| GOAL A |
Can you quote the stretch of the remote control review from "Marketing Gone Wild" through "be capable of."?

| TEXT SECTION |

↓

As with other popular activity-based remotes, the Xsight’s programming wizards try hard to be simple, but in doing so discard any semblance of efficiency.

First, the remote must always be connected to your computer when you log into the RC-EZ website – even if all you want to do is tweak a few buttons on the site’s archived copy of your configuration. Second, the site is generally slow to perform actions, even during off-hours – expect 3 to 8 second pauses between page loads, and longer while doing more involved tasks such as saving devices, searching through model numbers or assembling macros.

Third, with a strict structure and very methodical steps, you’ll find yourself performing the same operations over and over again, when it would have been more efficient to group similar items together into a batch process. At worst these kinds of wizards should be foolproof, meaning that while slow they should guarantee the correct results with a minimum of fuss. Unfortunately the Xsight’s wizards tend to be separate and disjointed. Activities and favorite channel user profiles are not automatically created as part of the initial setup wizard, and users will find themselves performing tasks on-remote that could very well have been completed quicker and more intuitively with a computer.

Fourth, the wizard can sometimes be quirky – for example if it determines that a model number has several possible code matches, selecting the model and pressing “Next” immediately brings up a giant warning message asking if you’re sure you want to overwrite the remote’s configuration, without any other information. Wait, what? Why is it doing that? Later, while uploading results from a learning session, similar unexpected warning messages express caution about overwriting the configuration on the website, when the wizard should already know that this is the default and expected behavior. Even the interface’s “Yes” and “No” buttons keep swapping which side they’re on.

Finally a general caution: remember that if a manufacturer of a remote that relies on Internet programming stops servicing the product, either by choice or otherwise, that remote will not be configurable. If you feel that something like that can’t happen, just ask former owners of Evolve Communications or tvCompass remotes. Fortunately the Xsight does have a basic level of programming that can be performed standalone to mitigate the risk.

Marketing Gone Wild
At this time I’m going to ask you to return to the first page of the review, where I list a number of sentences that Acoustic Research used to describe the Xsight series at the bottom. I’ll wait here.

Back? Good. Now you’ll be able to better understand why after writing this review, the overwhelming emotion that I feel is… disappointment. Does that mean that the Xsight is a bad remote control? No, it’s just not the eighth wonder of the world as implied. Acoustic Research have done themselves a disservice by promising that the Xsight will deliver far more than it could ever be capable of.

↑

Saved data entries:
↓

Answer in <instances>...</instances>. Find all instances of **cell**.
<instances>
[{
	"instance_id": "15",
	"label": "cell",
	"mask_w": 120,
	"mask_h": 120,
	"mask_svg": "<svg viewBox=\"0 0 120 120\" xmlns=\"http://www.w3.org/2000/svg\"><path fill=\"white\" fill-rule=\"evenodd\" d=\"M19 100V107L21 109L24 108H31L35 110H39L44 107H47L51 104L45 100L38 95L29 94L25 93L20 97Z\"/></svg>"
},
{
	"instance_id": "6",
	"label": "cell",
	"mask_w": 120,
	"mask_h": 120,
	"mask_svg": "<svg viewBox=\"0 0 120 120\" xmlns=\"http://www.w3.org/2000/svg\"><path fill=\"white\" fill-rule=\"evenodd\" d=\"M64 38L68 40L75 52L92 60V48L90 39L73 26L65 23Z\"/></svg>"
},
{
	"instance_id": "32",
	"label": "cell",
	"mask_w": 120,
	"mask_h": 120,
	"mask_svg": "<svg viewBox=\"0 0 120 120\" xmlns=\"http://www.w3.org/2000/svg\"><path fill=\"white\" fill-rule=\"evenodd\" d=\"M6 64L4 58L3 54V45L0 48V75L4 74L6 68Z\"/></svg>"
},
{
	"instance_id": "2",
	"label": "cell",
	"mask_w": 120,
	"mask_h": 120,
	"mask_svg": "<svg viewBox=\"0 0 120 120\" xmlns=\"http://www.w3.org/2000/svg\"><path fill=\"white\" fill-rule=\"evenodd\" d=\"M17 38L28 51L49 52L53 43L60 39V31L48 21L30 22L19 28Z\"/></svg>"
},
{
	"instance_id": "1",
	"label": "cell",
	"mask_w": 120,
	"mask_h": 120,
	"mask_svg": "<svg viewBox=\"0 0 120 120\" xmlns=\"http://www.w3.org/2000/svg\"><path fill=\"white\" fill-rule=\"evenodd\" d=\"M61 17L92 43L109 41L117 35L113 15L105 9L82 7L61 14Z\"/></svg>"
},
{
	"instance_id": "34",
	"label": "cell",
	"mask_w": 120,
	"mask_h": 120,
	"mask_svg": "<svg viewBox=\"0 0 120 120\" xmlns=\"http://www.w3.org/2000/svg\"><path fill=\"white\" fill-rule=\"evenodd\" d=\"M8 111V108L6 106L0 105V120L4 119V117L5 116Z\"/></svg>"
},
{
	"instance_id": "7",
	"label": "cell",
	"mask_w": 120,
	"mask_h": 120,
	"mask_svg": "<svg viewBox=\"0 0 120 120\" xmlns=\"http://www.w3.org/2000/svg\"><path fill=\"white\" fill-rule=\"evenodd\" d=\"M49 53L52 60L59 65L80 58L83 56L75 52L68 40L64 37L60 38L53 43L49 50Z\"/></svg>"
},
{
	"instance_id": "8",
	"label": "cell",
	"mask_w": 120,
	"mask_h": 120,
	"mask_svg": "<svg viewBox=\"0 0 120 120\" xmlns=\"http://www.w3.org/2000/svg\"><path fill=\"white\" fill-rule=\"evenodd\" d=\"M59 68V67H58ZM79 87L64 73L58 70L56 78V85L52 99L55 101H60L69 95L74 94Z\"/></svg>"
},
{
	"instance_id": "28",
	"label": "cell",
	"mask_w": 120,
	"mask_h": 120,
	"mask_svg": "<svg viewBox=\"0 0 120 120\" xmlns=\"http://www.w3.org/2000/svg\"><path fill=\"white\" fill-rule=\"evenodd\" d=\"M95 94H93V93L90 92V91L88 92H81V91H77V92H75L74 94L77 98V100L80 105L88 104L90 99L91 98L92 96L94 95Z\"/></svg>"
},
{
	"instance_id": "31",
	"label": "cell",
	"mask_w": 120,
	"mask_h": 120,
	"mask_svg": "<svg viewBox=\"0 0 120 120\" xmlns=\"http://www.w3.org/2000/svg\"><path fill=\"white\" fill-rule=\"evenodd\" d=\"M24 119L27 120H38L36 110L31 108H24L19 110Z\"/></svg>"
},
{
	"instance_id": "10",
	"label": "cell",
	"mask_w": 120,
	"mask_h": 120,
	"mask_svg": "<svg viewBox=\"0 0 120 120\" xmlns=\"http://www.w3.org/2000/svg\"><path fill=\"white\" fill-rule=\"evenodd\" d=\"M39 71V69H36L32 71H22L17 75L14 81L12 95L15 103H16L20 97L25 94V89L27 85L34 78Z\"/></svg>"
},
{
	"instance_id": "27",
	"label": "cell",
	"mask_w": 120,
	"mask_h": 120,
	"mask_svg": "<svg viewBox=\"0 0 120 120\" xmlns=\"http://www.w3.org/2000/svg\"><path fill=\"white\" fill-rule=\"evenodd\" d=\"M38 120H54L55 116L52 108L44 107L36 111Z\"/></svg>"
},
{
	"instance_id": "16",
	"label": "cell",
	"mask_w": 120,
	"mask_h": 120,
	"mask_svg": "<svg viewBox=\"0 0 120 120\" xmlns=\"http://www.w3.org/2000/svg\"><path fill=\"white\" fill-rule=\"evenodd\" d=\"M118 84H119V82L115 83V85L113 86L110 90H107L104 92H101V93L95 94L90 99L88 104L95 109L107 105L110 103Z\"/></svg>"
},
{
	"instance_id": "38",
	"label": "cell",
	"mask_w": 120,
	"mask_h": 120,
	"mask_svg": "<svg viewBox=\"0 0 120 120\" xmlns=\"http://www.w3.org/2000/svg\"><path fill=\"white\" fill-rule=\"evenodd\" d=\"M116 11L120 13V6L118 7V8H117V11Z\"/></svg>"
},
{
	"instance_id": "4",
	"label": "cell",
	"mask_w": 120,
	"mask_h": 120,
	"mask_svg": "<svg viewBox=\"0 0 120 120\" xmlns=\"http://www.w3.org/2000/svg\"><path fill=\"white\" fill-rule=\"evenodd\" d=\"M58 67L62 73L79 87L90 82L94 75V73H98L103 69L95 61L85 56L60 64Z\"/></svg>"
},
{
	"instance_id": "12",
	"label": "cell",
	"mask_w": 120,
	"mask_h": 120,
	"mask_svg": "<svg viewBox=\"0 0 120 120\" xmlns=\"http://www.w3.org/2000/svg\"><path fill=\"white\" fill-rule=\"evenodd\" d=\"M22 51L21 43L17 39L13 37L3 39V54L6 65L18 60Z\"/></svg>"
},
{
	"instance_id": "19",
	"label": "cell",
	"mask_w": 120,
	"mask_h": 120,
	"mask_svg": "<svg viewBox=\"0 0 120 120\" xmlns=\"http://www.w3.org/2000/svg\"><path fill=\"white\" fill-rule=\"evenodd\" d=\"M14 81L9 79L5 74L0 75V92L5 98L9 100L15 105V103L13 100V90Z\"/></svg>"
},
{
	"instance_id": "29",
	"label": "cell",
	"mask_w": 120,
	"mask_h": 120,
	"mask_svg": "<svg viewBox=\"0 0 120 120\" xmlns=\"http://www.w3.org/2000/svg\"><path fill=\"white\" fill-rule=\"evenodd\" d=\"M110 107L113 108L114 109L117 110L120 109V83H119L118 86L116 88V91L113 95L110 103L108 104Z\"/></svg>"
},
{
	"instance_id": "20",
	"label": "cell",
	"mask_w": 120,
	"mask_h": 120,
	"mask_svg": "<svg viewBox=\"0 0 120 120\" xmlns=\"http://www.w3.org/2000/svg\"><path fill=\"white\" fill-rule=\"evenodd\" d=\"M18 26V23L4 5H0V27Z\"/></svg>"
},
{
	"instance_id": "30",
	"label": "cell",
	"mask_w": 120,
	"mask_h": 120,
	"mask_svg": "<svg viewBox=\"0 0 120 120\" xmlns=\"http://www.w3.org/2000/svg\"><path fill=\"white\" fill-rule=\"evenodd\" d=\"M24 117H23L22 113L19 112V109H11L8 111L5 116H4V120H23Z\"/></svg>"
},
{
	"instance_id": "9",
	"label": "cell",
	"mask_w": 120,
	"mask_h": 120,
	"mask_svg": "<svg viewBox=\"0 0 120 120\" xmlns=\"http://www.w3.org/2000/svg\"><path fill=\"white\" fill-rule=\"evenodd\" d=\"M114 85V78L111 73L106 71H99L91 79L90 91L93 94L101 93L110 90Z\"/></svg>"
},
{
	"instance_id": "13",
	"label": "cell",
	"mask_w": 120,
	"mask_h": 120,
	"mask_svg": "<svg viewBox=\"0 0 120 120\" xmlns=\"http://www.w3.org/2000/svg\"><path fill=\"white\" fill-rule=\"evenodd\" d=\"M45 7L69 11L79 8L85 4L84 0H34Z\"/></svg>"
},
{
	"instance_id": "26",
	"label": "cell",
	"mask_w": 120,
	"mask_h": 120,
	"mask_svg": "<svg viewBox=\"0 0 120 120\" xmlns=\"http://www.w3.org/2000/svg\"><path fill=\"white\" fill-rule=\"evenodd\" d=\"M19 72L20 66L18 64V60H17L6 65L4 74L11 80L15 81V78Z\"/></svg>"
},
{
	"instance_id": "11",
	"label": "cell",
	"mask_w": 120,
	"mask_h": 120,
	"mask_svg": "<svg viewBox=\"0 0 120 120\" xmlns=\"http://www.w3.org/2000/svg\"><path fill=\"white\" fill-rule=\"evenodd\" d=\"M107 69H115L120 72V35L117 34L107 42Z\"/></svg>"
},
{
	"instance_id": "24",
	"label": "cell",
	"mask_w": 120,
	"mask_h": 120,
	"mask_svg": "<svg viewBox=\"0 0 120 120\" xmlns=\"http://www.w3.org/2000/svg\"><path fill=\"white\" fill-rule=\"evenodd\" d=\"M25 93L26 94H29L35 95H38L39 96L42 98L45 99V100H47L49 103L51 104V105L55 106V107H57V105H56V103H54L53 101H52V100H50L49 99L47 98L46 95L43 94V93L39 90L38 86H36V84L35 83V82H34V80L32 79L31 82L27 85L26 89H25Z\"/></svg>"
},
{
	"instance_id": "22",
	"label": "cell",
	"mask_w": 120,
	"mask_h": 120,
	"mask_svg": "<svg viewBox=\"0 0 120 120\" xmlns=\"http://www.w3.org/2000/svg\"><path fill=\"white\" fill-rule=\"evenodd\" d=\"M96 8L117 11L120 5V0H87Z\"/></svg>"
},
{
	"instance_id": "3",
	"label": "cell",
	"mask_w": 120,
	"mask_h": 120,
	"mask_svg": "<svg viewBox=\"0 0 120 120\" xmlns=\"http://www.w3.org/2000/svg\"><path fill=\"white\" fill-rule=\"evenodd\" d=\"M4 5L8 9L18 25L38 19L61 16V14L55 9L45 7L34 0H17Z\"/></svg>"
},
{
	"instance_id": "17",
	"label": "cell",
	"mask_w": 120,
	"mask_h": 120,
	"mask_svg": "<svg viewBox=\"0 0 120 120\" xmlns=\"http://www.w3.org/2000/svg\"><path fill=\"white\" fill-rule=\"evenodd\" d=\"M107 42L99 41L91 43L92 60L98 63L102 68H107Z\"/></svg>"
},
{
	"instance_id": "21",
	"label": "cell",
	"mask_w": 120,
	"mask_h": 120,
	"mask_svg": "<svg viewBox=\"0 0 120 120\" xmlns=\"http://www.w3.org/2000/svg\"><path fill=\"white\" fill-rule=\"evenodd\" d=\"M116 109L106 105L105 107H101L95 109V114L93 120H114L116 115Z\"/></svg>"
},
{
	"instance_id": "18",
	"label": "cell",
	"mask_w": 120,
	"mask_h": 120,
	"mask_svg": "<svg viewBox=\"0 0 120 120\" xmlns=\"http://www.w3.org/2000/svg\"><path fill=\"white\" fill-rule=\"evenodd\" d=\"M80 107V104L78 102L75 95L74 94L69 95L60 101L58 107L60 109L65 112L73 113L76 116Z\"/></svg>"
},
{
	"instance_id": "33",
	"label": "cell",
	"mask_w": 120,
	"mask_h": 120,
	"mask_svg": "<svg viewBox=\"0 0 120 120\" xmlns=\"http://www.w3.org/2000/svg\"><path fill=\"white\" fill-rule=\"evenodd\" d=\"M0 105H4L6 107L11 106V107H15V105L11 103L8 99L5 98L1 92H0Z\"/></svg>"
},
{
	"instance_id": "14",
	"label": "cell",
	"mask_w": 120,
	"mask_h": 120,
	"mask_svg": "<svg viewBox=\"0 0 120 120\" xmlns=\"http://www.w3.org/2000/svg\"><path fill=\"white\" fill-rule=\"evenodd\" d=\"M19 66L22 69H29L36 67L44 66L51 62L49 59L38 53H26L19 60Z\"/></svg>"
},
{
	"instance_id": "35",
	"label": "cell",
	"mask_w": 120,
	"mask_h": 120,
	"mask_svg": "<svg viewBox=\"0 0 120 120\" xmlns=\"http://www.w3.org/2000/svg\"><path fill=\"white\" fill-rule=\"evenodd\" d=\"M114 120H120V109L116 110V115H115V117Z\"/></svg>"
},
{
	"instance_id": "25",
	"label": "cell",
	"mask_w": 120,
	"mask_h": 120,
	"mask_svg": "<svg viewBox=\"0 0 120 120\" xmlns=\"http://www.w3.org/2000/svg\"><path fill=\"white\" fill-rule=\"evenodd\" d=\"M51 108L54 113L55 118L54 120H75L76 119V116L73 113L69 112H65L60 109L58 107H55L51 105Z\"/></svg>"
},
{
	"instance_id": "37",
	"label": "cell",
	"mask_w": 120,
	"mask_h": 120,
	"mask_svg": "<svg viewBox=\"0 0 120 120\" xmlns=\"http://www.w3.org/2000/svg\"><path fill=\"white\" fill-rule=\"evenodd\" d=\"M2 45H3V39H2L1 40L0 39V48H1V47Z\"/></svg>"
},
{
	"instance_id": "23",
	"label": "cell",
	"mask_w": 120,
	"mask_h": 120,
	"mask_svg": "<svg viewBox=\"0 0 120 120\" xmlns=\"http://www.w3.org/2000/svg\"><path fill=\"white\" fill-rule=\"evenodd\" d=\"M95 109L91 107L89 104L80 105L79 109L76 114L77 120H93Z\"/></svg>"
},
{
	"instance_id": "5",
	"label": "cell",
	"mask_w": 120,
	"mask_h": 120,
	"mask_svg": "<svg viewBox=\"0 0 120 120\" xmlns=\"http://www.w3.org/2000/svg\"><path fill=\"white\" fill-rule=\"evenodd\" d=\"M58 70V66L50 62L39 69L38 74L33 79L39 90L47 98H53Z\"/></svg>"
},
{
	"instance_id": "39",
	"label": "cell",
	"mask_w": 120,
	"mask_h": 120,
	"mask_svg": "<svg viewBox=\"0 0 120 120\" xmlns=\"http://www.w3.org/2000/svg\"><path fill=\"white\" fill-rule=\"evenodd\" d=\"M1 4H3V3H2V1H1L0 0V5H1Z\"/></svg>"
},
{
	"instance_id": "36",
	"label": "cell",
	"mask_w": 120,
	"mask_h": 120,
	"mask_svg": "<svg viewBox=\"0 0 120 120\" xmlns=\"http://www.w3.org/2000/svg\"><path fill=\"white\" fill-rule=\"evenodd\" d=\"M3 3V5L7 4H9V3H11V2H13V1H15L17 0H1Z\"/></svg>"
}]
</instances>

↑

| GOAL B |
Which lines of the records contain the string "instances"? Pick out every such line, and note that case counts.

| CORRECT OUTPUT A |
Marketing Gone Wild
At this time I’m going to ask you to return to the first page of the review, where I list a number of sentences that Acoustic Research used to describe the Xsight series at the bottom. I’ll wait here.

Back? Good. Now you’ll be able to better understand why after writing this review, the overwhelming emotion that I feel is… disappointment. Does that mean that the Xsight is a bad remote control? No, it’s just not the eighth wonder of the world as implied. Acoustic Research have done themselves a disservice by promising that the Xsight will deliver far more than it could ever be capable of.

| CORRECT OUTPUT B |
Answer in <instances>...</instances>. Find all instances of **cell**.
<instances>
</instances>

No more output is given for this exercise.